This guide helps you set up and run the nf-core Sarek 3.5.1 pipeline offline on HPC with these tools:
- manta
- cnvkit
- haplotypecaller
- deepvariant
Prerequisites: Singularity or Apptainer must be available and callable on your system/HPC. Check this yourself or with your system administrator.
git clone https://github.com/datngu/sarek_offline.git
cd sarek_offline
You may skip this step if you already have Nextflow and gsutil installed.
- Create a conda environment for downloading reference files, pipeline, and containers.
- Snakemake is optional, but good to have if you want to run benchmarking with NCBench workflow.
conda create -n sarek_offline python=3.10 -y
conda activate sarek_offline
## install gsutil for downloading reference files from GATK bundle google cloud storage.
pip install gsutil
## install nextflow, nf-core and snakemake
conda install -c conda-forge -c bioconda nextflow snakemake nf-core -y
- This guide is based on the Singularity container system. You can adjust for other container systems if needed.
- The current latest stable version of Sarek is 3.5.1 (as of September, 2025).
mkdir -p container
export NXF_SINGULARITY_CACHEDIR=$PWD/container
export NXF_SINGULARITY_CACHE_DIR=$PWD/container # some nf-core versions use this form
nf-core download sarek \
--revision 3.5.1 \
--container-system singularity \
--compress none \
--container-cache-utilisation amend \
--force \
--outdir $PWD/nf_sarek
## or newer nf-core version
nf-core pipelines download sarek \
--revision 3.5.1 \
--container-system singularity \
--compress none \
--container-cache-utilisation amend \
--force \
--outdir $PWD/nf_sarek
This step may be redundant, but it ensures the container images are correctly set up. When moving files to a different HPC without internet access, soft links may not work as expected (this step fixes that issue).
## copy to a temp folder
mkdir -p container2
cp -L container/*.img container2
chmod +x container2/*.img
## back to the name container
rm -rf container
mv container2 container
To run GATK tools, you need to download the reference files from the GATK bundle Google Cloud Storage. We will download the reference files for the hg38 assembly. You can adjust for other assemblies if needed.

● Available data

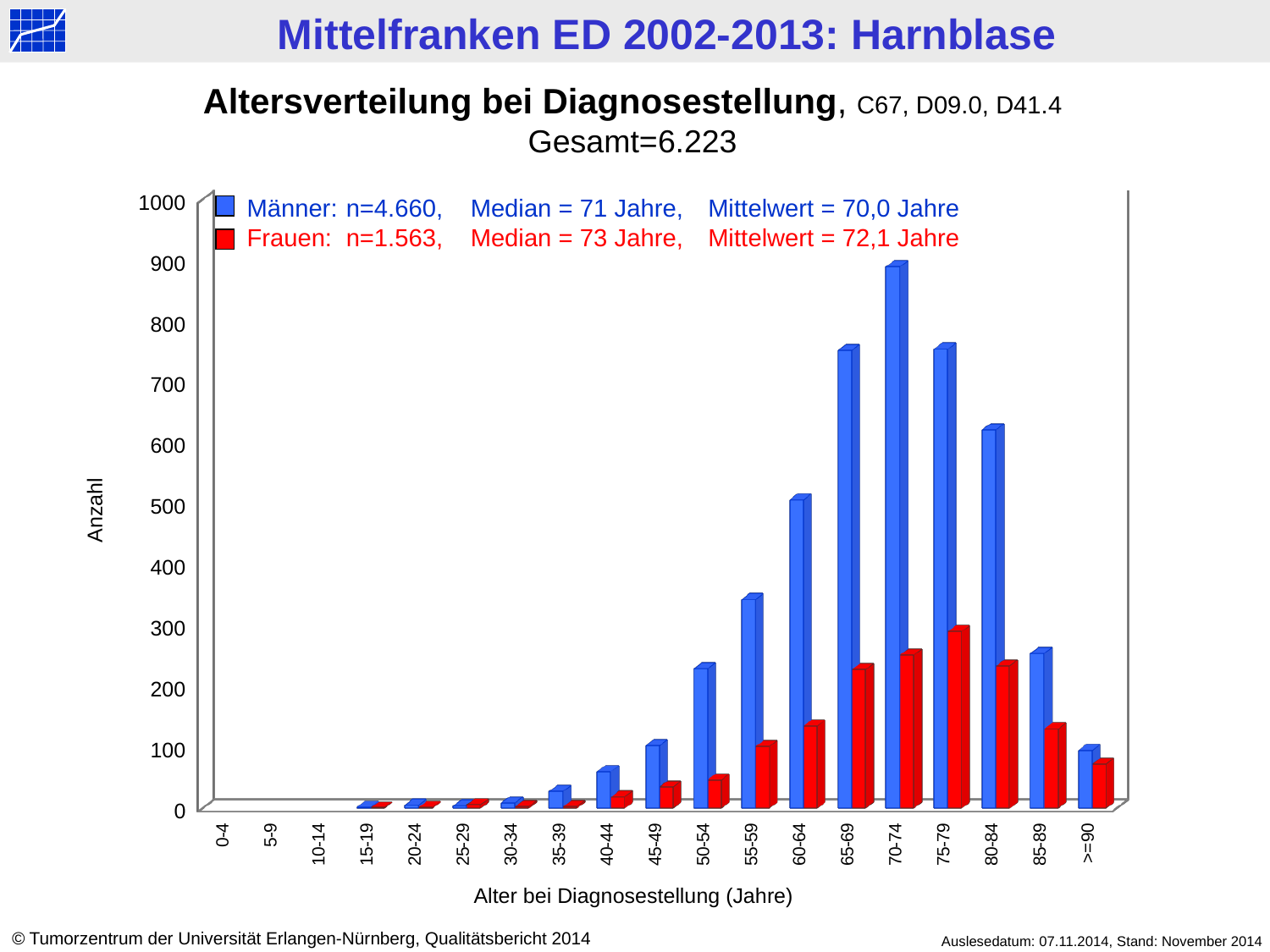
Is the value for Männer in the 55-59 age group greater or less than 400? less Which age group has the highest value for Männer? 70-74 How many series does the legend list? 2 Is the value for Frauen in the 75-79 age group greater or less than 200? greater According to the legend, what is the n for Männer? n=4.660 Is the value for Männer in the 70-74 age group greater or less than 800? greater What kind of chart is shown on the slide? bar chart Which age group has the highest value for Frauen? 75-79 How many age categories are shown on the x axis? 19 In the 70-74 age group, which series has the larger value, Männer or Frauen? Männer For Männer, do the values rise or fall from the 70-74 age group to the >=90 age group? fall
...
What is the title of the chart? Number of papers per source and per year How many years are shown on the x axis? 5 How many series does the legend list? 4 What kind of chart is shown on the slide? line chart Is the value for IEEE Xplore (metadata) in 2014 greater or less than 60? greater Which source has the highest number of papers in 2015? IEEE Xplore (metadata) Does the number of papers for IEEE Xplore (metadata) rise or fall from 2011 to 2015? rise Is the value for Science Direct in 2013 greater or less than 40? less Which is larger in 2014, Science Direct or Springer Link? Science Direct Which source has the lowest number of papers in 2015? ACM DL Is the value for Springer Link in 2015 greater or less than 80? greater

● Activity list
**a)** According to the Sarek offline guide, why are the container images copied with `cp -L` into a temporary folder and then moved back to `container`?
**b)** Answer from the Sarek offline guide:
(i) Which Python version is used when creating the conda environment?
(ii) Which container system is the guide based on?
(iii) For which assembly are the GATK reference files downloaded?
**c)** Continue the Sarek offline setup guide from its last sentence.
The records are separate material, unrelated to the Sarek offline guide.

● Answers to each task
**a)** Copying with `cp -L` turns the soft-linked images into real files. The guide says soft links may not work as expected when files are moved to a different HPC without internet access, and this step fixes that.

**b)**
(i) Python 3.10
(ii) Singularity
(iii) hg38

**c)**
# Create output directory
mkdir -p gatk_hg38
# Core reference files
gsutil cp \
gs://gcp-public-data--broad-references/hg38/v0/Homo_sapiens_assembly38.fasta \
gs://gcp-public-data--broad-references/hg38/v0/Homo_sapiens_assembly38.fasta.fai \
gs://gcp-public-data--broad-references/hg38/v0/Homo_sapiens_assembly38.dict \
gatk_hg38/
# Create BED file excluding ALT contigs
awk 'BEGIN{OFS="\t"}{print $1,0,$2}' \
gatk_hg38/Homo_sapiens_assembly38.fasta.fai \
| grep -E '^(chr)?([0-9]+|X|Y|M|MT)\b' \
> gatk_hg38/noALT.bed
# Known sites VCF files
gsutil cp \
gs://gcp-public-data--broad-references/hg38/v0/Homo_sapiens_assembly38.dbsnp138.vcf.gz \
gs://gcp-public-data--broad-references/hg38/v0/Homo_sapiens_assembly38.dbsnp138.vcf.gz.tbi \
gs://gcp-public-data--broad-references/hg38/v0/Homo_sapiens_assembly38.known_indels.vcf.gz \
gs://gcp-public-data--broad-references/hg38/v0/Homo_sapiens_assembly38.known_indels.vcf.gz.tbi \
gs://gcp-public-data--broad-references/hg38/v0/Mills_and_1000G_gold_standard.indels.hg38.vcf.gz \
gs://gcp-public-data--broad-references/hg38/v0/Mills_and_1000G_gold_standard.indels.hg38.vcf.gz.tbi \
gatk_hg38/
# Somatic variants
gsutil cp \
gs://gatk-best-practices/somatic-hg38/af-only-gnomad.hg38.vcf.gz \
gs://gatk-best-practices/somatic-hg38/af-only-gnomad.hg38.vcf.gz.tbi \
gatk_hg38/
You may check your directory structure now:
tree gatk_hg38 -L 1
## expected outcome
# gatk_hg38
# ├── af-only-gnomad.hg38.vcf.gz
# ├── af-only-gnomad.hg38.vcf.gz.tbi
# ├── Homo_sapiens_assembly38.dbsnp138.vcf.gz
# ├── Homo_sapiens_assembly38.dbsnp138.vcf.gz.tbi
# ├── Homo_sapiens_assembly38.dict
# ├── Homo_sapiens_assembly38.fasta
# ├── Homo_sapiens_assembly38.fasta.fai
# ├── Homo_sapiens_assembly38.known_indels.vcf.gz
# ├── Homo_sapiens_assembly38.known_indels.vcf.gz.tbi
# ├── Mills_and_1000G_gold_standard.indels.hg38.vcf.gz
# ├── Mills_and_1000G_gold_standard.indels.hg38.vcf.gz.tbi
# └── noALT.bed
I have prepared offline_hg38_template.config as a template to enable customized local reference files, and also adapt to run on Saga of Sigma2 and TSD HPC of UiO.
For our group users, you just need to run this to generate: offline_hg38_fixed.config
sed "s|/PATH/TO/|$PWD/|g" offline_hg38_template.config > offline_hg38_fixed.configFor external users, you need to change the profile section and params section in offline_hg38_template.config to fit your environment. Always check the generated config file for correct paths.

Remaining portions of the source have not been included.